### Challenges:
[1] Decide whether each statement, (a) through (c), agrees with the blog post below. Answer yes or no for each, and quote the exact words from the post that settle it.

(a) Violet says it took her years before she could tell anyone about her life before age 20.
(b) The writer names the people in the community who were covered for.
(c) Susie Bright calls herself a saint.
[2] Echo the blog post below word for word, from "I just can't" down to "of that shit.".
[3] According to the blog post below, what word did Violet say people on the streets used for people like LeRoy?

### Selection:

>>>

I just can't fail to quote & link Violet's amazing post about her early life and why this JT Leroy cultural spazattack is not about a pseudonym, or gender identity, or a clever hoax, or any of that shit.

I hate to give any more ink (ok...pixels) to a hoax that will assuredly only result in vast amounts of fame and bazillion-dollar movie deals for its perpetrators. But Violet of all people has earned the right to bitch about it, so here goes:

Reading LeRoy's book brought so much back for me that I didn't see why I should re-live it. I'm okay now; it took me years before I could even tell anyone about my life prior to the age of 20. But I do remember one thing very clearly right now. On the streets we had a word for people like so-called LeRoy. It was "poser."

Susie Bright up next, in a stirring moment from her blog post on JTL:

I’m embarrassed to tell you all the nutty things I did. Every time he was mean, or screwed up, I always told myself to stay steady and kind. Why did I make the effort? I’m no saint. But from listening to him, I believed the childhood he described surviving would have killed anyone else.

I know Susie, I adore Susie, and I respect her. She's been a big influence on me, and she's brave to fess up. Which is why I have something I need to say to everyone who's ever covered for anyone in the community who was a fuckwad whether because of drugs, liquor or just plain being an asshole (it is causing me physical pain not to mention names here, but I won't). This goes out to everyone, myself included, who has uttered meaningless platitudes about the elephant in the living room and what a nice shade of gray it is while said elephant lays a fat stinking turd in your lap.

<<<

### Material:
>>>

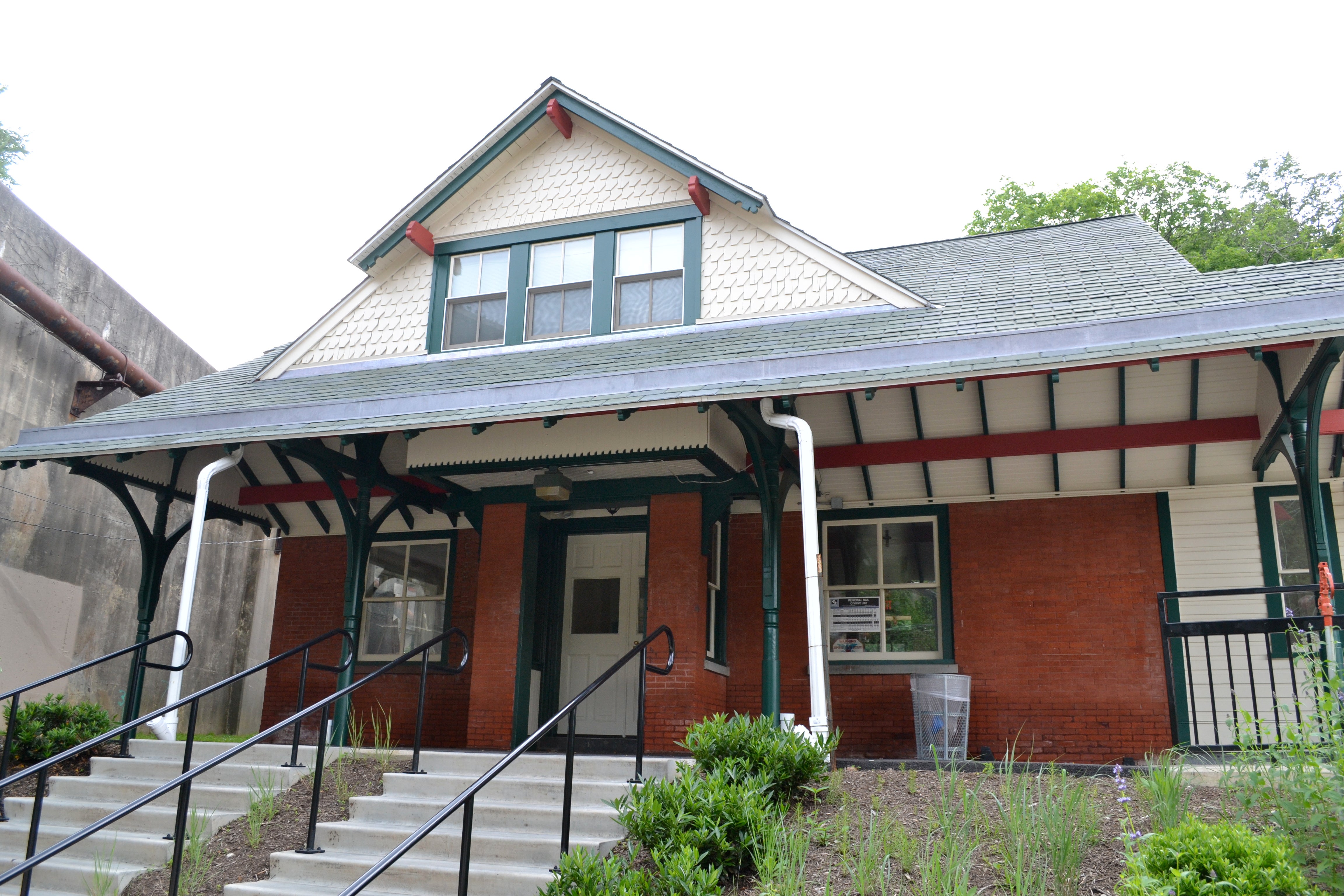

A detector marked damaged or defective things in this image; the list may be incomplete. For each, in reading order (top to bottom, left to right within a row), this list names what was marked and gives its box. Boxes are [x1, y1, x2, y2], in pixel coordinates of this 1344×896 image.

rusted metal pipe [0, 252, 165, 392]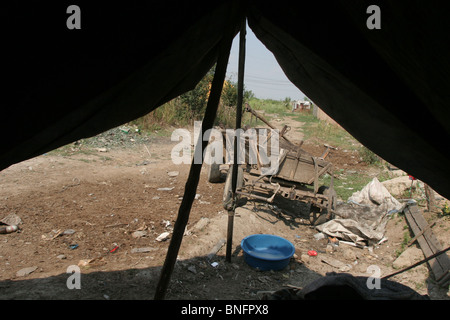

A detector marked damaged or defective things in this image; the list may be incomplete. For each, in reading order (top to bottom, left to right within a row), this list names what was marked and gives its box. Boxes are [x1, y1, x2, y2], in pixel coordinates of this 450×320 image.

broken wooden cart [207, 105, 338, 225]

<<<

### Responses for each task:
[1]
(a) Yes: "it took me years before I could even tell anyone about my life prior to the age of 20."
(b) No: "it is causing me physical pain not to mention names here, but I won't"
(c) No: "I’m no saint."

[2]
I just can't fail to quote & link Violet's amazing post about her early life and why this JT Leroy cultural spazattack is not about a pseudonym, or gender identity, or a clever hoax, or any of that shit.

[3] "Poser."